Extracted data =>
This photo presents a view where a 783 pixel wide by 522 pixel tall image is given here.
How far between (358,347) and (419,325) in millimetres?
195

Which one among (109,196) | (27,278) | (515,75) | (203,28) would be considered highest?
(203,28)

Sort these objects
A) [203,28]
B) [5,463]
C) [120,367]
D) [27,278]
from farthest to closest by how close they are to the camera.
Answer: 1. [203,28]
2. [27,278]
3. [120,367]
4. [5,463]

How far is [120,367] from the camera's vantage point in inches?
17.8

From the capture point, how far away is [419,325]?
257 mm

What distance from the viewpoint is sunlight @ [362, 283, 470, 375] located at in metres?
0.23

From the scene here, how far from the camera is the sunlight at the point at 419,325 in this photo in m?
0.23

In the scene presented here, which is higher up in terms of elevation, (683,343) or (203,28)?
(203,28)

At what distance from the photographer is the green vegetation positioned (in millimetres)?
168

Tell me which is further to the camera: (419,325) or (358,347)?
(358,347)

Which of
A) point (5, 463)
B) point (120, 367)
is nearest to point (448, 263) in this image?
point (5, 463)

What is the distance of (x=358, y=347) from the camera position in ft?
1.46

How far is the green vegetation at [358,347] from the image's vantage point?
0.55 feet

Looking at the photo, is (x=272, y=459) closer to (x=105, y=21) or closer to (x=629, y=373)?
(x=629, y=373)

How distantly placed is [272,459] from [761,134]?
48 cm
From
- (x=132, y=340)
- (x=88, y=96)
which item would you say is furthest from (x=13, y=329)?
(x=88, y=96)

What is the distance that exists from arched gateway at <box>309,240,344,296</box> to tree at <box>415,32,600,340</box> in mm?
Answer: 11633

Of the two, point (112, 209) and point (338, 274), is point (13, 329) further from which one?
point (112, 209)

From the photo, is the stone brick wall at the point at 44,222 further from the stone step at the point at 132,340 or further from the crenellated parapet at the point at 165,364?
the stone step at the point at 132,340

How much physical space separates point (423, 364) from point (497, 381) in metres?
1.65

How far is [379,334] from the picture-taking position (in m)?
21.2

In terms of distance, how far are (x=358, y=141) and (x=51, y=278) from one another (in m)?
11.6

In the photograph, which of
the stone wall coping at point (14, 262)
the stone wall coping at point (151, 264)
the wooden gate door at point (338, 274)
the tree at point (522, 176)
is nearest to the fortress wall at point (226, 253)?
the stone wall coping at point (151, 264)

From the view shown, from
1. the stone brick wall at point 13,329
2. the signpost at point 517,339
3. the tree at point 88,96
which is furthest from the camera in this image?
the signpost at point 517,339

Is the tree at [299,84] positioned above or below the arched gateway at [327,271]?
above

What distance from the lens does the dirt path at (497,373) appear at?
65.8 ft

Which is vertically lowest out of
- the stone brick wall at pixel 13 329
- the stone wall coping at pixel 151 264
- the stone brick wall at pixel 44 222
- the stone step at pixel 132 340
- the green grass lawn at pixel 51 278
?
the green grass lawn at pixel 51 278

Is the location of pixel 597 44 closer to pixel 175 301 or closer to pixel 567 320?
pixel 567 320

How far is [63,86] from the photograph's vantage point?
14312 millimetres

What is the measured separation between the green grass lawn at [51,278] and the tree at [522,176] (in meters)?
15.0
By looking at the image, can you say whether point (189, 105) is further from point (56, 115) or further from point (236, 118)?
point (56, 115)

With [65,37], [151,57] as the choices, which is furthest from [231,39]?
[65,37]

The request => Output the entries starting at the line that contains "How far is [63,86]" and ending at the end of the entries as a two-column CSV with the header columns "entry" and "answer", one row per entry. Put the entry's text and its answer each in one quoted field, with any line breaks turned into spaces.

Answer for the task =>
entry,answer
"How far is [63,86] from the photograph's vantage point?","14312 millimetres"
"What is the measured separation between the green grass lawn at [51,278] and the tree at [522,176] (in meters)?","15.0"
"By looking at the image, can you say whether point (189, 105) is further from point (56, 115) or further from point (236, 118)?","point (56, 115)"
"With [65,37], [151,57] as the choices, which is furthest from [231,39]?","[65,37]"